BEGIN Record excerpts

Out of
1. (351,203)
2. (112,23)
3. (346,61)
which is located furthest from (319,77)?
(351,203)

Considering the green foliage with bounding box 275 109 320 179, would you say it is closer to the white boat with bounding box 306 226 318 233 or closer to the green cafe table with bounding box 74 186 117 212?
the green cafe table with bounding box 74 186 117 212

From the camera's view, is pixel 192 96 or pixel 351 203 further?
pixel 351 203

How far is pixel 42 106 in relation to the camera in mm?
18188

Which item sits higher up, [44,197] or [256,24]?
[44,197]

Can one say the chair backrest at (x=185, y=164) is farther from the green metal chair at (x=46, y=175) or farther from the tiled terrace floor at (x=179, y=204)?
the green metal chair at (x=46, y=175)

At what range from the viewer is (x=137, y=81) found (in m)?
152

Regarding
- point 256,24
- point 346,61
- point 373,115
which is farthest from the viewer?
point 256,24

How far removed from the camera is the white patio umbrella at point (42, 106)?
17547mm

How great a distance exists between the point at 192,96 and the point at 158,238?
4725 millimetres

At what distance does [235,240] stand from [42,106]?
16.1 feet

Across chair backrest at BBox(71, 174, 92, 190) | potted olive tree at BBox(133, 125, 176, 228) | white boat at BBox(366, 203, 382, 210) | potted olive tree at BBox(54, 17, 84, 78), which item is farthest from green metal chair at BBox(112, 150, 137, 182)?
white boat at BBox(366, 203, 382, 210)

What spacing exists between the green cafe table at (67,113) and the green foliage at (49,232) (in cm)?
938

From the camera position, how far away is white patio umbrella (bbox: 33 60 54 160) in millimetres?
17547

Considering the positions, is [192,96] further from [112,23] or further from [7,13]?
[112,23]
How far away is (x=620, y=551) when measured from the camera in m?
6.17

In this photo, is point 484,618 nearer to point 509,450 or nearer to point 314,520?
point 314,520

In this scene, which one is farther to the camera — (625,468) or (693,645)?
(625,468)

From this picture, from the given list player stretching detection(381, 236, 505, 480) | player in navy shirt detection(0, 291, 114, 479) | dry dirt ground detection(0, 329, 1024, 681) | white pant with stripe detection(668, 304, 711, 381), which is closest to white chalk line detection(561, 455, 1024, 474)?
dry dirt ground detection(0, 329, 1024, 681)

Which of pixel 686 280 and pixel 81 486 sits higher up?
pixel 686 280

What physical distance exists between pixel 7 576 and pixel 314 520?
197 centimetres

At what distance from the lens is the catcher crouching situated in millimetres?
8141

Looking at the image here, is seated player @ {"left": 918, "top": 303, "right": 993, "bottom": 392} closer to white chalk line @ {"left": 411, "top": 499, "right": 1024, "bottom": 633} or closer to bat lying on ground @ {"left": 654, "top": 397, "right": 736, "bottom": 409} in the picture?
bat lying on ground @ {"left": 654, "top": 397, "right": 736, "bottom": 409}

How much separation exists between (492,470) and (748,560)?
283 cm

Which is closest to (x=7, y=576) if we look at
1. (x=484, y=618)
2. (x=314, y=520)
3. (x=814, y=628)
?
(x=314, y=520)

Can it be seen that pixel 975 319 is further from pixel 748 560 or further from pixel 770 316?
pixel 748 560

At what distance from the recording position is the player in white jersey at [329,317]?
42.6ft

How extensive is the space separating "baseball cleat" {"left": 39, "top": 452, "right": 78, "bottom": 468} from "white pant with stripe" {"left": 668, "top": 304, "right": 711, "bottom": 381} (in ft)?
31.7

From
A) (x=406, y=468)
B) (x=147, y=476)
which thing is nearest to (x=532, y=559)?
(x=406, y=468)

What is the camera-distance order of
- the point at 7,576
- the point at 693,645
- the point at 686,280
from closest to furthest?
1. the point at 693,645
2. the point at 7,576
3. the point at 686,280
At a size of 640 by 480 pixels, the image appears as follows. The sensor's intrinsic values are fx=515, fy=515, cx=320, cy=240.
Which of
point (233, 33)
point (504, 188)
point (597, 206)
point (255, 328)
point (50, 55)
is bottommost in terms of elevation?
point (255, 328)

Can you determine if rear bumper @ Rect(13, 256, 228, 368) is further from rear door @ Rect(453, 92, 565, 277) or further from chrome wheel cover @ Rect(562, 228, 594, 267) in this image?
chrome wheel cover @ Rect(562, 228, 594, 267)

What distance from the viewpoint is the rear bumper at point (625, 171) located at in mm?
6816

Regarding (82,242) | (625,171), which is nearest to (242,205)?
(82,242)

END Record excerpts

Exercise task:
Copy all the lines, exactly.

Response to the exercise:
Out of
1. (351,203)
2. (112,23)
3. (346,61)
which is located furthest from (319,77)?
(351,203)

Considering the green foliage with bounding box 275 109 320 179, would you say it is closer to the white boat with bounding box 306 226 318 233 or closer to the green cafe table with bounding box 74 186 117 212?
the green cafe table with bounding box 74 186 117 212

From the camera's view, is pixel 192 96 or pixel 351 203 further?
pixel 351 203

How far is pixel 42 106 in relation to the camera in mm?
18188

Which item sits higher up, [44,197] or [256,24]?
[44,197]

Can one say the chair backrest at (x=185, y=164) is farther from the green metal chair at (x=46, y=175) or farther from the tiled terrace floor at (x=179, y=204)?
the green metal chair at (x=46, y=175)

At what range from the viewer is (x=137, y=81) found (in m)?
152

Regarding
- point 256,24
- point 346,61
- point 373,115
which is farthest from the viewer?
point 256,24

How far removed from the camera is the white patio umbrella at point (42, 106)?
17547mm

How great a distance exists between the point at 192,96 and the point at 158,238?
4725 millimetres

At what distance does [235,240] stand from [42,106]?
16.1 feet

Across chair backrest at BBox(71, 174, 92, 190) | potted olive tree at BBox(133, 125, 176, 228) | white boat at BBox(366, 203, 382, 210) | potted olive tree at BBox(54, 17, 84, 78), which item is farthest from green metal chair at BBox(112, 150, 137, 182)?
white boat at BBox(366, 203, 382, 210)

What spacing exists between the green cafe table at (67,113) and the green foliage at (49,232) (in cm)?
938

From the camera position, how far away is white patio umbrella (bbox: 33 60 54 160) in millimetres?
17547

Considering the positions, is [192,96] further from [112,23] or further from [7,13]?
[112,23]
How far away is (x=620, y=551) when measured from the camera in m?
6.17

In this photo, is point 484,618 nearer to point 509,450 or nearer to point 314,520?
point 314,520

In this scene, which one is farther to the camera — (625,468) or (693,645)?
(625,468)

From this picture, from the given list player stretching detection(381, 236, 505, 480) | player in navy shirt detection(0, 291, 114, 479) | dry dirt ground detection(0, 329, 1024, 681) | white pant with stripe detection(668, 304, 711, 381), which is closest to white chalk line detection(561, 455, 1024, 474)?
dry dirt ground detection(0, 329, 1024, 681)

Which of pixel 686 280 and pixel 81 486 sits higher up?
pixel 686 280

What physical distance exists between pixel 7 576 and pixel 314 520?
197 centimetres

At what distance from the lens is the catcher crouching situated in millimetres?
8141

Looking at the image here, is seated player @ {"left": 918, "top": 303, "right": 993, "bottom": 392} closer to white chalk line @ {"left": 411, "top": 499, "right": 1024, "bottom": 633} or closer to bat lying on ground @ {"left": 654, "top": 397, "right": 736, "bottom": 409} in the picture?
bat lying on ground @ {"left": 654, "top": 397, "right": 736, "bottom": 409}

How much separation exists between (492,470) and (748,560)?
283 cm

Which is closest to (x=7, y=576) if we look at
1. (x=484, y=618)
2. (x=314, y=520)
3. (x=814, y=628)
?
(x=314, y=520)

Can it be seen that pixel 975 319 is further from pixel 748 560 or further from pixel 770 316?
pixel 748 560

At what distance from the recording position is the player in white jersey at [329,317]?
42.6ft

How extensive is the space separating "baseball cleat" {"left": 39, "top": 452, "right": 78, "bottom": 468} from "white pant with stripe" {"left": 668, "top": 304, "right": 711, "bottom": 381} (in ft)?
31.7

From
A) (x=406, y=468)
B) (x=147, y=476)
which thing is nearest to (x=532, y=559)?
(x=406, y=468)

What is the camera-distance order of
- the point at 7,576
- the point at 693,645
- the point at 686,280
from closest to furthest?
1. the point at 693,645
2. the point at 7,576
3. the point at 686,280
At a size of 640 by 480 pixels, the image appears as follows. The sensor's intrinsic values are fx=515, fy=515, cx=320, cy=240.
Which of
point (233, 33)
point (504, 188)
point (597, 206)
point (255, 328)
point (50, 55)
is bottommost in terms of elevation?
point (255, 328)

Can you determine if rear bumper @ Rect(13, 256, 228, 368) is further from rear door @ Rect(453, 92, 565, 277) or further from chrome wheel cover @ Rect(562, 228, 594, 267) in this image?
chrome wheel cover @ Rect(562, 228, 594, 267)

What distance from the viewpoint is the rear bumper at point (625, 171) located at in mm?
6816

Regarding (82,242) | (625,171), which is nearest to (242,205)?
(82,242)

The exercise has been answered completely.